The Blackstone Valley Tourism Council is a small organization with a
large mission and has just approved its 23rd Annual Budget. This fiscal
year, the Tourism Council is turning its attention to the work of
developing and adopting a sustainable tourism development plan for the
State of Rhode Island, which will begin with a conference on
VolunTourism on June 27.
While the Blackstone Valley Tourism Council has written a proposal
for statewide sustainable tourism development in 2005, we look to the
UNWTO for leadership and expertise in tourism sustainability, governance
and tourism policy, as we work to make Rhode Island more attractive to
residents and visitors, and to make our state the first sustainable
tourism state in the United States.
The Council would like to share what is has learned from our
successes and our failures with other destinations around the world,
through the Sustainable Tourism Planning and Development Laboratory by
showing the application of the principles of tourism destination
development. This recognition today will help the Blackstone Valley
Tourism Council speak even more clearly about excellence in destination
management. Our Tourism Laboratory uses the Blackstone River Valley as
an experiential learning environment where sustainable tourism
principles are practiced, experimented with and implemented.

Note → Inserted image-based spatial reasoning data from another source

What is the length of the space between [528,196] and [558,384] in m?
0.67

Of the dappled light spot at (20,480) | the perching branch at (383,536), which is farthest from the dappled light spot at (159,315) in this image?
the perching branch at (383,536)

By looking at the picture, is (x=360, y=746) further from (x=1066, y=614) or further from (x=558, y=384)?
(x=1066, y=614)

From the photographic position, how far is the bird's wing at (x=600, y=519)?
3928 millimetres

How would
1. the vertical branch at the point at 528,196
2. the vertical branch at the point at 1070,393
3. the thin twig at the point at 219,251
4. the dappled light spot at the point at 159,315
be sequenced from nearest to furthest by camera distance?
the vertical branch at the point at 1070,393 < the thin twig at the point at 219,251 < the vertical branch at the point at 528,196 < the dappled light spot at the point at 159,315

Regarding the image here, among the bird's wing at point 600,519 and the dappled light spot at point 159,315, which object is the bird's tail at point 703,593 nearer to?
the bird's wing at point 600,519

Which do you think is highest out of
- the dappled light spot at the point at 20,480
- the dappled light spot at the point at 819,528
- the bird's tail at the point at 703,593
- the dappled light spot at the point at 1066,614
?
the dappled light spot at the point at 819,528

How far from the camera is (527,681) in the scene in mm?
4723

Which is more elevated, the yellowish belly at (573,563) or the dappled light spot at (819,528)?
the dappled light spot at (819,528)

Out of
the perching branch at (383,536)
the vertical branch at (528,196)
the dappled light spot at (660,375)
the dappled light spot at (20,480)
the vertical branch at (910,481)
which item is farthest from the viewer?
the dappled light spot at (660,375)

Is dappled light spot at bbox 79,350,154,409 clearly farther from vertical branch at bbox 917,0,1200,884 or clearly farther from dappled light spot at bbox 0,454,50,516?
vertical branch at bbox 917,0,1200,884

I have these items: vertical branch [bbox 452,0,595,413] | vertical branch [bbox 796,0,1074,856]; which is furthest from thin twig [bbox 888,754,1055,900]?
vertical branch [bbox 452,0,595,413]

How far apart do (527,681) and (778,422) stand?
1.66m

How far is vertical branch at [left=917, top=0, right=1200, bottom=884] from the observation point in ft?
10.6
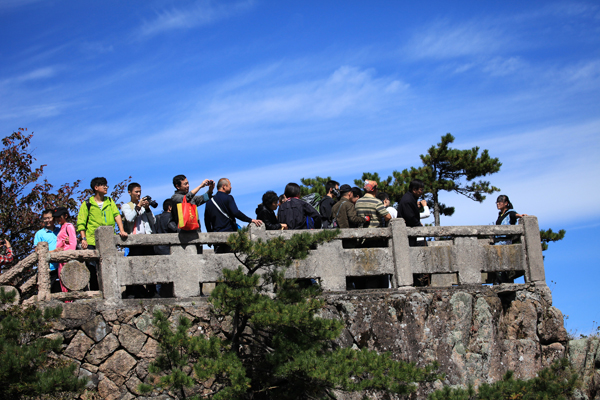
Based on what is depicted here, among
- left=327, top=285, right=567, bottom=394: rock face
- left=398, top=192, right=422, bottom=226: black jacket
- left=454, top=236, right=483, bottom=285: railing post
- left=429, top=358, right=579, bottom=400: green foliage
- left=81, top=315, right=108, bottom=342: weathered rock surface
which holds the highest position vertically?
left=398, top=192, right=422, bottom=226: black jacket

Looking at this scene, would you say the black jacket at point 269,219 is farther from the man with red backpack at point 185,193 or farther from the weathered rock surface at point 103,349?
the weathered rock surface at point 103,349

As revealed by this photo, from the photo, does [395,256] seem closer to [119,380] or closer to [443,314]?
[443,314]

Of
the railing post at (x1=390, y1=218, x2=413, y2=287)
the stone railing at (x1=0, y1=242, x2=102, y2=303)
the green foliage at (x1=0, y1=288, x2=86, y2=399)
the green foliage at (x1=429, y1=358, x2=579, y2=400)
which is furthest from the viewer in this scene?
the railing post at (x1=390, y1=218, x2=413, y2=287)

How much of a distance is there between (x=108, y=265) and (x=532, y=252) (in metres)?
6.61

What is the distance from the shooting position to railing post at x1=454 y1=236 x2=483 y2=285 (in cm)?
927

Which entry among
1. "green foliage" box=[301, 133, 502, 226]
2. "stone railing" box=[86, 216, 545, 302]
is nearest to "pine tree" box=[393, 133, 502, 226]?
"green foliage" box=[301, 133, 502, 226]

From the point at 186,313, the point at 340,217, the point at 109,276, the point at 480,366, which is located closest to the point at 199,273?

The
continuous work on design and implementation of programs for the
achievement of tourism excellence in the industrialized Blackstone
Valley make it an ideal location for this type of study. The goal is to
share the concepts and strategies that have regenerated the Blackstone
Valley and urge them to be replicated anywhere in the world.
This recognition will strengthen how our colleagues in government and
the private tourism industry perceive tourism. We plan to employ further
the principles of the UNWTO to assist the US tourism industry to learn
to expect even more corporate and government responsibility in their
work.
The Tourism Council will continue to seek excellence, by continuing
to improve its policies, procedures and programs in destination
management. Again, this recognition and future collaborations with the
UNWTO, increases our responsibility to tourism worldwide.
In closing, I would like to thank my children and my wife JoAnne, who
has traveled with me as I receive this honor on behalf of the Blackstone
Valley Tourism Council, and thank her for her years of support as the
Tourism Council was brought along from its infancy. I thank my very
dedicated staff of professionals, some of who have been supporting me
for over 18 years, and I thank my long-time supportive Board of
Directors, especially my Chairman who has taught me so much about
tourism development.
The Blackstone Valley Tourism Council admires and respects greatly
the work of the UNWTO. This award is considered a milestone in our
history and will take a place of honor in our tourism headquarters in
Rhode Island. The World Tourism Organization recognizing our work
humbles us. We look forward to sharing this wonderful experience today,
and taking the message of the UNWTO to our colleagues in the US and look
to working even more closely with your agency in the future.
Thank you so much for this recognition and good day.